Bethesda me habló al oído.

–¿En qué estás pensando, amo?

Me giré hacia ella y le sonreí.

–Estoy pensando en que es mi cumpleaños y debería comprar algo que me guste.

–Pero…

–¿Y qué podría gustarme más que verte con este vestido?

* * *

Un poco más tarde, salía de la tienda con la bolsa de monedas más ligera de peso.

Bethesda me siguió. El tejido verde relucía bajo los rayos de sol. El bordado amarillo tenía un brillo casi metálico, similar al acabado del oro. El vestido la transformaba, se adhería con elegancia a las esbeltas líneas de brazos y piernas y acentuaba, más que escondía, la plenitud de caderas y pechos. Cuando levantaba la mano para protegerse los ojos de la luz del sol, la manga plisada se abría como un abanico y se ondulaba con la brisa. Con la cara oscurecida por la sombra de la manga, no habría podido reconocerla. Podría haber sido perfectamente la hija de una buena familia alejandrina, el tipo de joven que compraba con normalidad en un lugar como aquel todas las mercancías que le vinieran en gana.

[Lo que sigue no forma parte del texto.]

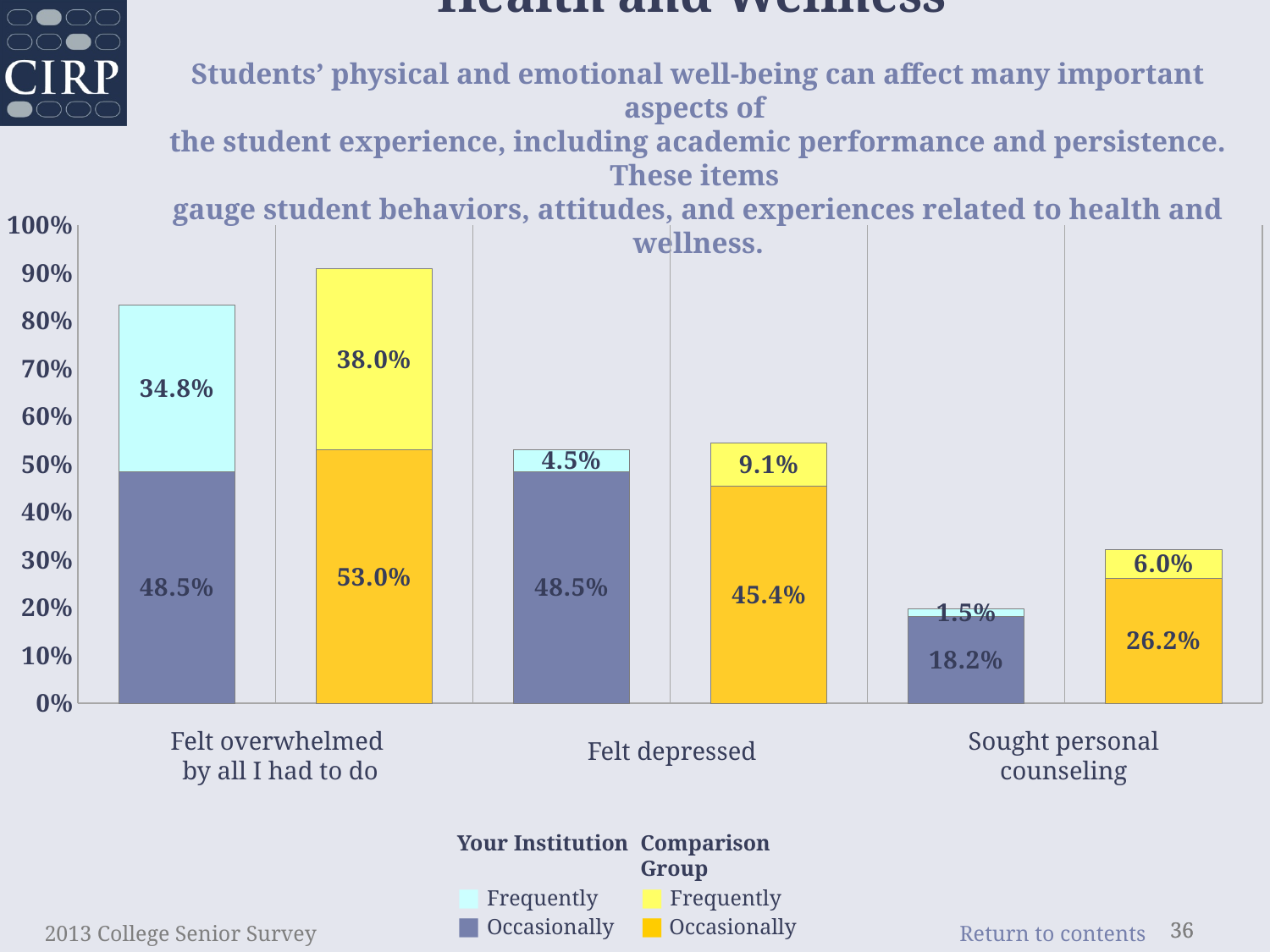
What is the 'Occasionally' value for the Comparison Group for 'Sought personal counseling'? 26.2% What is the 'Frequently' value for the Comparison Group for 'Felt depressed'? 9.1% Which category has the highest Comparison Group 'Occasionally' value? Felt overwhelmed by all I had to do What is the total stacked value of the Comparison Group bar for 'Sought personal counseling'? 32.2% What kind of chart is shown on the slide? Stacked bar chart Which is larger for 'Felt depressed': the Your Institution 'Frequently' value or the Comparison Group 'Frequently' value? Comparison Group What is the total stacked value of the Your Institution bar for 'Felt overwhelmed by all I had to do'? 83.3% Which category has the lowest Your Institution 'Frequently' value? Sought personal counseling What percentage of students at Your Institution reported 'Occasionally' for 'Felt overwhelmed by all I had to do'? 48.5% How many series does the legend list? 4 How many categories are shown on the x axis? 3 What is the difference between the Comparison Group and Your Institution 'Frequently' values for 'Felt overwhelmed by all I had to do'? 3.2%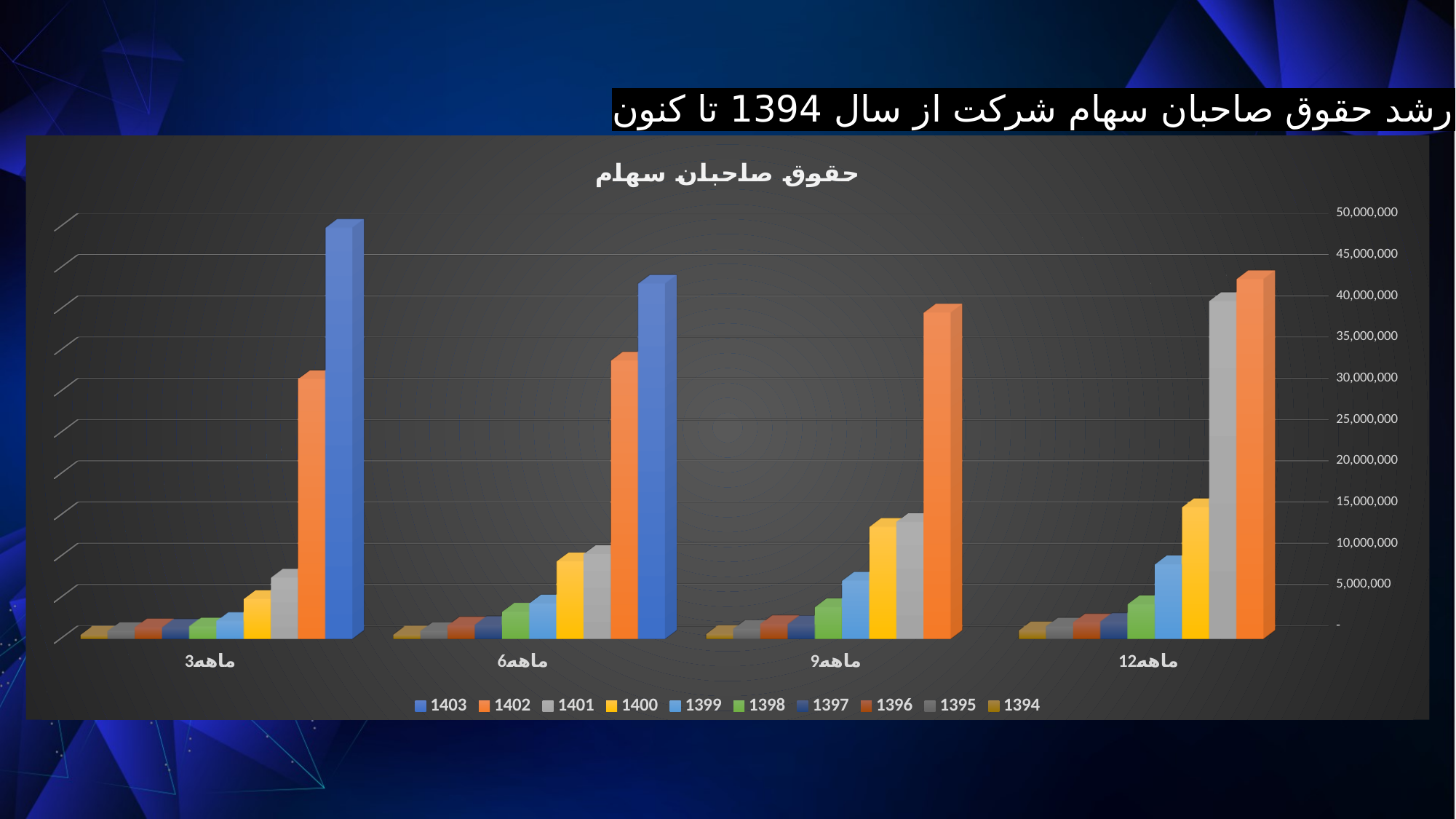
Is the value for series 1403 in the 3ماهه category greater or less than 45,000,000? greater Is the value for series 1399 in the 12ماهه category greater or less than 10,000,000? less Is the value for series 1402 in the 6ماهه category greater or less than 30,000,000? greater In the 6ماهه category, which is larger: the value for series 1400 or series 1399? 1400 How many series does the chart legend list? 10 Which series has the tallest bar in the 3ماهه category? 1403 In the 3ماهه category, which is larger: the value for series 1403 or series 1402? 1403 What is the title of the chart? حقوق صاحبان سهام What kind of chart is shown on the slide? bar chart How many categories are shown on the x axis of the chart? 4 Do the values for series 1402 rise or fall from 3ماهه to 12ماهه? rise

Había impresionado incluso a la arrugada vendedora. Yo había intentado regatearle el precio cuando Bethesda se había encerrado en el probador, pero la mujer se había negado a rebajarlo… hasta que reapareció Bethesda. Al verla, la anciana se había ablandado. Le habían brillado los ojos. Había aplaudido y suspirado y me había ofrecido finalmente un precio que ascendía a la mitad de lo que me pedía de entrada.

Bethesda había cambiado incluso la postura. Parecía más alta que antes, tenía los hombros más echados hacia atrás. Cuando la vi, llegué a la conclusión de que el vestido verde era la mejor compra que había hecho en mucho tiempo.

Un movimiento captó mi atención. Alguien se acercaba corriendo hacia nosotros, gritando y riendo.

A medida que la figura iba acercándose, me percaté de varios detalles en rápida sucesión.

Era una mujer joven.

No es que corriera, sino que más bien saltaba, giraba sobre sí misma y bailaba, sin dejar de reír y gritar.

Parecía ir completamente desnuda.

Y si Bethesda no hubiera estado a mi lado, habría jurado que aquella mujer desnuda que no paraba de reír era… ¡Bethesda!